__pgi_gangidx() doesn't work in DLL

I tried using the __pgi_gangidx() function within a parallel loop, it works fine until I use it with “-ta=multicore” within a dynamically loaded library. In a regular binary it works fine, with “-ta=tesla” it also works fine in the DLL.
Is there a special linker flag one has to use? Does gangidx() under the hood use openmp functionality?

Kind regards,
Rob

Hi Rob,

Does gangidx() under the hood use openmp functionality?

In general, the OpenACC targeting multicore does use much of the OpenMP runtime. I personally don’t use gangidx often since it’s a PGI extension, but it should correspond to omp_get_thread_num.

Is there a special linker flag one has to use?

I haven’t tried using gangidx specifically in a DLL, but I have had other issues when not initializing the PGI runtime from DLLmain.
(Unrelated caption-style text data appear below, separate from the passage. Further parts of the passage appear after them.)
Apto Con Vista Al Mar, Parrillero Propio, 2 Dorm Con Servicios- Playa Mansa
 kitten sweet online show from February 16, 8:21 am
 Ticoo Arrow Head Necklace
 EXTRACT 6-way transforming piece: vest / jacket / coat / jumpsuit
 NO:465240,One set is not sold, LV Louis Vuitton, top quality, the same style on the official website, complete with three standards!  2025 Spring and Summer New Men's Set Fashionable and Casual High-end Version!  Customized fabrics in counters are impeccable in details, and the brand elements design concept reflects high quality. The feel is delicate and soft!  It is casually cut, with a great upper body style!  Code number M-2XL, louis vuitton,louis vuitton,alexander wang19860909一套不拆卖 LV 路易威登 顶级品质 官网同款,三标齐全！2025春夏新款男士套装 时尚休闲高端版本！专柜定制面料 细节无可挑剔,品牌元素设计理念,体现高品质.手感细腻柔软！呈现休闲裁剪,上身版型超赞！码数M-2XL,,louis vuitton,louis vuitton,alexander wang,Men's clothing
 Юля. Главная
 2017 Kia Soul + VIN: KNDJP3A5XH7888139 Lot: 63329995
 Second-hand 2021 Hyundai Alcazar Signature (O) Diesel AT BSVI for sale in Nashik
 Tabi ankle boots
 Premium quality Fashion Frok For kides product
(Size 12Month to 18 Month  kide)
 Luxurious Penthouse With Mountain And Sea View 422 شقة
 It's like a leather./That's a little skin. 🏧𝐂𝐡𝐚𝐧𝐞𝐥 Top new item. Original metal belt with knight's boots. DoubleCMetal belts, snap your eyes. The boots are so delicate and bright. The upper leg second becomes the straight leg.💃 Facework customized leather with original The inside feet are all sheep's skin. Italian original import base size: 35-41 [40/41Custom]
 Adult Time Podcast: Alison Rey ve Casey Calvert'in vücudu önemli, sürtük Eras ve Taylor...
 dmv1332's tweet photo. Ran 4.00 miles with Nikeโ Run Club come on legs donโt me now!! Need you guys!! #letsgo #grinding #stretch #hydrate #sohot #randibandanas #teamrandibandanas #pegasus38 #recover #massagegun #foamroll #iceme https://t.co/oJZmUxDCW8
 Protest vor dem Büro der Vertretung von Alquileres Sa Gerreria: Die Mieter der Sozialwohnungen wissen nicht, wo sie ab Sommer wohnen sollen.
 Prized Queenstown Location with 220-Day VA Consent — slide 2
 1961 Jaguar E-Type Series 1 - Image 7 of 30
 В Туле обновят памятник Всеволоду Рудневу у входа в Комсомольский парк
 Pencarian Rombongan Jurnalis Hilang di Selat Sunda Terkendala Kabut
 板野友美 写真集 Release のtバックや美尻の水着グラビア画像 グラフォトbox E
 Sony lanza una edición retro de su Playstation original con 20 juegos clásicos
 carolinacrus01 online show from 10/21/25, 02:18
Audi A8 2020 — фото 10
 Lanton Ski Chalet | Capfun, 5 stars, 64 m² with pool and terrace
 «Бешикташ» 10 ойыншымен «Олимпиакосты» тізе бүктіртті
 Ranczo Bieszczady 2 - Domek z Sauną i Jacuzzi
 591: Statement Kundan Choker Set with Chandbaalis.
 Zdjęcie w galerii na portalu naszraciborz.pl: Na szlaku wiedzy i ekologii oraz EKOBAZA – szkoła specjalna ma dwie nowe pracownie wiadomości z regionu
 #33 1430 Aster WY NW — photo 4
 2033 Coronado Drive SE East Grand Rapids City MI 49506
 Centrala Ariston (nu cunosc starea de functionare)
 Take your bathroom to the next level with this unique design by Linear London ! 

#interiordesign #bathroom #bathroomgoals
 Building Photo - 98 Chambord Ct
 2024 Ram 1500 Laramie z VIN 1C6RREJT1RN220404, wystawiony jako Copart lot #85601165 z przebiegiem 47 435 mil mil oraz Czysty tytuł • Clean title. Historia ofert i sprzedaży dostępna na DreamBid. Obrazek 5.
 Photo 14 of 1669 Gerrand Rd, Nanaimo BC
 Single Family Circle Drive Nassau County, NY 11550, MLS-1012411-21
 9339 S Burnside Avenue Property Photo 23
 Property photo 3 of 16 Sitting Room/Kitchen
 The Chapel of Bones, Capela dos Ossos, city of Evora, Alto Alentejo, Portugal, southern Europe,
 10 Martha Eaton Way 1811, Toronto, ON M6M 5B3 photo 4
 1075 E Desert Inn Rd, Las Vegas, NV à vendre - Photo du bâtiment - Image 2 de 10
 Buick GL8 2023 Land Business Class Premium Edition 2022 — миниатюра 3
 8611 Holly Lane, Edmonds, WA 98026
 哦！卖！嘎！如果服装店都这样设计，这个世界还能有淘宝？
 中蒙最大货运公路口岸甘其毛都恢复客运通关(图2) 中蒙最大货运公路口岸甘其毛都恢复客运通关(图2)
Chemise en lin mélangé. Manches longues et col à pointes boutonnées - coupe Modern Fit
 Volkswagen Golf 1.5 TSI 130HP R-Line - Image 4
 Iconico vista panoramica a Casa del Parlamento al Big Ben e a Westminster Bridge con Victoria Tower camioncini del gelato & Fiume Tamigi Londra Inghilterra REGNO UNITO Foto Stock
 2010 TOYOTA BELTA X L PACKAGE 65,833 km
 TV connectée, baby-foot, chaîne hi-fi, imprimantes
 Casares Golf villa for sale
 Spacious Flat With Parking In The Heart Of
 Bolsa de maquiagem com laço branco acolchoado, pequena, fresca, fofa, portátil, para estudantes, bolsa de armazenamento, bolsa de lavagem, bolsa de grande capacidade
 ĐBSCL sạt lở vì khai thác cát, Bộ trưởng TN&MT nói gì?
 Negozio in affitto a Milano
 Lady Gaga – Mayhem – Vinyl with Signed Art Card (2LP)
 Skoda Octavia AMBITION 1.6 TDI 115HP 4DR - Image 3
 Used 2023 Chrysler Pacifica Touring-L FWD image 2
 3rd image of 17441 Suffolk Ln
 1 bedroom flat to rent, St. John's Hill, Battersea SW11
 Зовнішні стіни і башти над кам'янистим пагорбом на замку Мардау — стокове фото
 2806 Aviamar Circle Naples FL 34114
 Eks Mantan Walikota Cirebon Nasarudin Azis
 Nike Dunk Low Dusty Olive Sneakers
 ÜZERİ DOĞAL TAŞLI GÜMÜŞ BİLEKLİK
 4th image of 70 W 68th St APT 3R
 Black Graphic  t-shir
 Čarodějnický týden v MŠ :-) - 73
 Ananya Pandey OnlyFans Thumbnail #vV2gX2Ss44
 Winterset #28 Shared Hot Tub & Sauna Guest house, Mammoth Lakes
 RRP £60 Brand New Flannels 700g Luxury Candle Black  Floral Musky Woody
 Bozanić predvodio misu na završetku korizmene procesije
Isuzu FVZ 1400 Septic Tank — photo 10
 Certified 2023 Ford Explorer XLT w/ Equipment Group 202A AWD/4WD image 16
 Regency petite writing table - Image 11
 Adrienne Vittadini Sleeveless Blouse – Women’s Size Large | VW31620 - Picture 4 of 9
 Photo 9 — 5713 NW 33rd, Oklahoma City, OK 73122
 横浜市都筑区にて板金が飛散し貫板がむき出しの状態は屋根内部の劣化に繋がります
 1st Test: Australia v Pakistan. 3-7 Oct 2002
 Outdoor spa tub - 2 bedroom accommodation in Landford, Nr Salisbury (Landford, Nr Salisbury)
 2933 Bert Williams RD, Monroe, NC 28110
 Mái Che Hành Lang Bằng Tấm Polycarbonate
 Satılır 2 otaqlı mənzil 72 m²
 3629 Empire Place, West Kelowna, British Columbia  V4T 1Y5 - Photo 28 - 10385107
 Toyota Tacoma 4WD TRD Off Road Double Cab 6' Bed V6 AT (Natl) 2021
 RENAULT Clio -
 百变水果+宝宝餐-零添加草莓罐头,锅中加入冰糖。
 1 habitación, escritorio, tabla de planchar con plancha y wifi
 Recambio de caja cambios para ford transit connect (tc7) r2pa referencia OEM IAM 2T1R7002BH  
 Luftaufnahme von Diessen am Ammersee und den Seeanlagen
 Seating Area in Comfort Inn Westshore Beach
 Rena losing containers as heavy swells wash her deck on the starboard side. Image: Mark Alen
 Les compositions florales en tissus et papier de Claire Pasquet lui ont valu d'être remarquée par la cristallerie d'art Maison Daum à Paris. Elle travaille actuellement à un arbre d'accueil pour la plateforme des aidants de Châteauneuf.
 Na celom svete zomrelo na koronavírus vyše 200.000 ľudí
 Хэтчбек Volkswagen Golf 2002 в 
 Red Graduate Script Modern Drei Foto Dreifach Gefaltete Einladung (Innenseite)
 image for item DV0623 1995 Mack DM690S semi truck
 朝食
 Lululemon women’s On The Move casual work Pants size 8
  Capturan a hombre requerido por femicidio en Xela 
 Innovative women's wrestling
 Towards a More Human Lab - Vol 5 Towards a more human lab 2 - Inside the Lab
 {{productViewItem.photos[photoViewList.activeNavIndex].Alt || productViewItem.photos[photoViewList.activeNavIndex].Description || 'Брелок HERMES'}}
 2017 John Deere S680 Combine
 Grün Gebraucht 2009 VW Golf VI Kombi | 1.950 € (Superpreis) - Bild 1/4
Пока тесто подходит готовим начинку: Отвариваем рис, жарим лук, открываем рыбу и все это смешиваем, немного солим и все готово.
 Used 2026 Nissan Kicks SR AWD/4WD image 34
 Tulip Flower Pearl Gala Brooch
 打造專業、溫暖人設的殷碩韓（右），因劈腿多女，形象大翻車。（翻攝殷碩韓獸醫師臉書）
While it’s been a few years since I’ve done any work with DLLs, I use the following DLLmain, commenting or uncommenting out the different init calls depending on which target I’m using and if I’m linking with CUDA.

#include <windows.h>
#include <stdio.h>
#include <stdlib.h>

extern "C"
{
void _mp_preinit(void);
void __pgi_acc_preinit(void);
void __pgi_uacc_set_link_multicore(void);
void __pgi_uacc_set_link_cuda(void);
}
BOOL WINAPI DllMain(
HINSTANCE hinstDLL, // handle to DLL module
DWORD fdwReason, // reason for calling function
LPVOID lpReserved ) // reserved
{
// Perform actions based on the reason for calling.
switch( fdwReason ) 
{ 
case DLL_PROCESS_ATTACH:
  long n;
// OpenACC targeting GPUs
//  __pgi_acc_preinit();

// Iniit OpenMP runtime
  _mp_preinit();
  
// Initialize OpenACC multicore runtime
   __pgi_uacc_set_link_multicore();
   
// If linking with CUDA
//  __pgi_uacc_set_link_cuda();
break;

case DLL_THREAD_ATTACH:
break;

case DLL_THREAD_DETACH:
break;

case DLL_PROCESS_DETACH:
break;
}

return TRUE; // Successful DLL_PROCESS_ATTACH.
}

-Mat